Except when I was on my knees.
I drank more water, knowing I’d soon need the john one way or another, all the time wondering what in the apartment might exorcize the pain. I hated clumping through the living room spazzing like The Thing, but I had to reach the kitchen. That’s where the stuff of all good home remedies lay. Fortunately, by the time I desperately lunged in that direction, Doug and Kitten – she’s Persian, and chose the name as the American equivalent of her real one – had vanished.
My choice with concoctions lay between trying to sooth my stomach or trying to deflate it. I’d have taken the former – I’m fairly easy-going and avoid pain the way most brokers slip responsibility – but the mix wasn’t right. Doug didn’t cook so much as defrost, and I ate a lot of salads. It left us lacking in the of “tongue of toad” department. Instead, I sloshed together a somewhat-limited Hell-night cocktail, chugged it, then slunk back to the john.
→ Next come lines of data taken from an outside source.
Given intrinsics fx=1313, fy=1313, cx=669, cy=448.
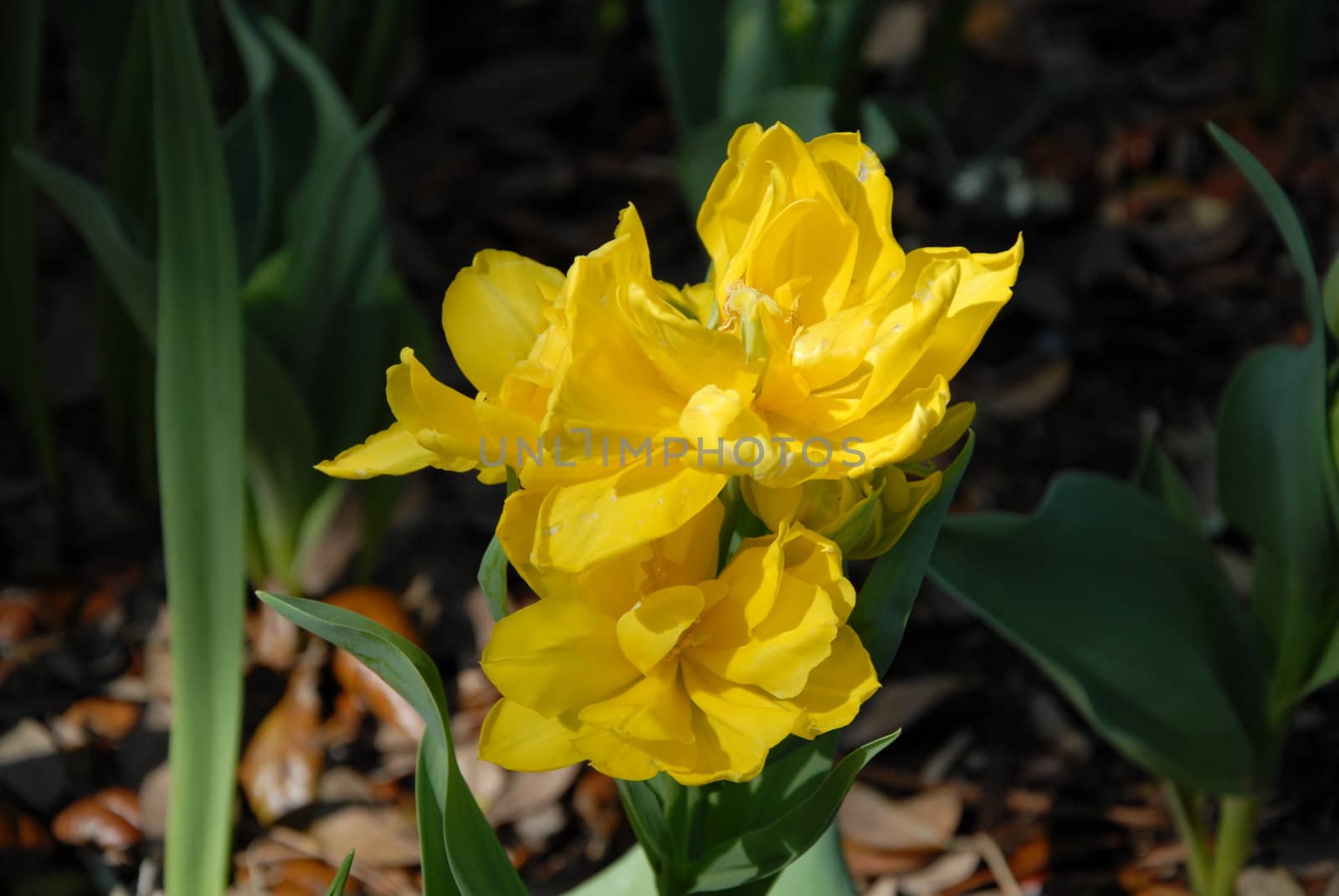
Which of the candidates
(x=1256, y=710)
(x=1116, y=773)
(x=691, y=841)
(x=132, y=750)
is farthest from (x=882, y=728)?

As I reached the hallway, the light under Doug’s door flashed out, and inner frivolity no doubt commenced. I could hear music – actual, tactile sex was something Doug didn’t sift through earphones. Minutes later, my voodoo egg-cream did its job, and I quietly gargled hot water – no point letting cheap walls disrupt passion. Then I headed back to bed. But by then the hallway was slasher movie quiet, and the music had stopped. In the nearby bedroom, the lovers slept.
Now sex to Doug was hard-won. He wasn’t bad-looking, but his robot charm undermined him. I once caught him looking almost endearingly at Kitten, then realized he’d simply whacked his elbow, and the near-tears came from borderline pain. They’d known each other for seven years but weren’t even close to even being engaged. And Doug admitted he had no intention of getting married.
“Ever?” I asked.
He jerked his defensive shrug.
“What’s Kitten think?”
“I gave her a refrigerator last Christmas. I’m nice to her mother.”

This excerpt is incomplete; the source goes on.